I fully appreciate that in the case of an apartment, a management company arrangement will always be needed given there will be shared spaces that require to be managed. However, in the early part of the first decade of the new millennium, the establishment of management companies was routine, whether the development was full of apartments or traditional housing. There needs to be an understanding of what is going on. Clamping is not appropriate as a sanction. Other measures such as the simple contract debt sanction could be pursued without adopting this approach. No court would impose the sanction the clampers can impose. People can run up debts of between €300 and €400 in a week because they do not have the money to release the clamp. It is unfair to treat citizens in that way. An amount is charged per night until the clamping fine is paid and it is a blunt instrument.

Deputies Ellis, Coppinger and I particularly focused on Blanchardstown hospital in the context of clamping fines because that is the hospital about which we receive most complaints. These complaints are ongoing. Clamping is in place 24-7 and does not stop at 5 p.m. People run in and out of the hospital to put money in the machine only to find they have been clamped. I have dealt with cases of families who were visiting relatives in the final days of their lives. That last thing on their minds was to worry about the car being clamped but they came out of the hospital to find it had been, which is inappropriate. They were parked in a designated parking space and, for example, they were not in a disabled space or obstructing traffic. I have no problem with parking charges given, as the Minister said on Committee Stage, we cannot have a scenario where people use hospital car parks such as the one in St. James's Hospital inappropriately. I get that as part of an overall policy but where somebody is trying to have tests done or is visiting a patient who is seriously ill, the use of clamping as a means of sanction is highly inappropriate.

It is not necessary. The only ones gaining from it are the clamping companies. It is not as if the hospital is gaining from it. I hope the Minister will accept these amendments. It is not a question of throwing out an entire policy or legislation, it is about at least taking out some of the worst excesses.
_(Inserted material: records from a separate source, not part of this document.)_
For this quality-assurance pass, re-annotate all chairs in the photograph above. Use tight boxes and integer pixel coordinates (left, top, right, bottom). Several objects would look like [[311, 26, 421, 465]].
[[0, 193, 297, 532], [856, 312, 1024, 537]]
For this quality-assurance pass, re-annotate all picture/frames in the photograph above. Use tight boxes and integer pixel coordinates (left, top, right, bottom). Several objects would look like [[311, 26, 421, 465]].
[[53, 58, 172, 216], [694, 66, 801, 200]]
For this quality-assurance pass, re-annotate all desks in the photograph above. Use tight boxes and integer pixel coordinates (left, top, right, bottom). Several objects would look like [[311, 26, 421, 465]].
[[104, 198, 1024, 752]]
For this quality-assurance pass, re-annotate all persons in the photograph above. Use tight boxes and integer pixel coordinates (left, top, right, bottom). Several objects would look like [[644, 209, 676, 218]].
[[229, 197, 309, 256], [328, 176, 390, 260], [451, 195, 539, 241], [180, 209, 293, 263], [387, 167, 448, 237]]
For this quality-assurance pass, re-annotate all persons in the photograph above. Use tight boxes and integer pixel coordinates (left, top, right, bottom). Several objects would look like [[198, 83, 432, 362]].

It is interesting to see how Government policy on some issues does not dovetail with other areas of policy. There is a plan for the renewal of rural Ireland. One of the initiatives concerns parking in towns. At the same time, there are towns where part of the reason people will not go near them is the risk of being clamped. Being clamped once is enough to put them off ever coming back. It has a dramatic impact and there are a myriad of arrangements in many towns. It is not just the local authorities, it may be two or three different companies, some of which use clamping as the main sanction. One also finds it at railway stations. This happens when people do not expect it. For example, I was at the railway station in Leixlip where people came to park and get the train to Croke Park on a Sunday or bank holiday Monday. Yes, there are signs, but most people would not expect to come back and have to pay €140 to undo the clamp. This must be better thought out. It is not about modifying the legislation for the clampers, it is about looking at parking policy in its totality and the impact it has on other things. For example, we want to discourage people coming all the way into town when there is a big match on. We want them, for example, to come as far as train stations on the periphery and get the train in. This legislation does not achieve that because of the way it is imposed. There are many different issues, but the most offensive situations are in housing estates, where management companies are using this as a sanction when there is no need to do so, and most offensive of all, in hospitals, which is unfair on people when they are at their lowest.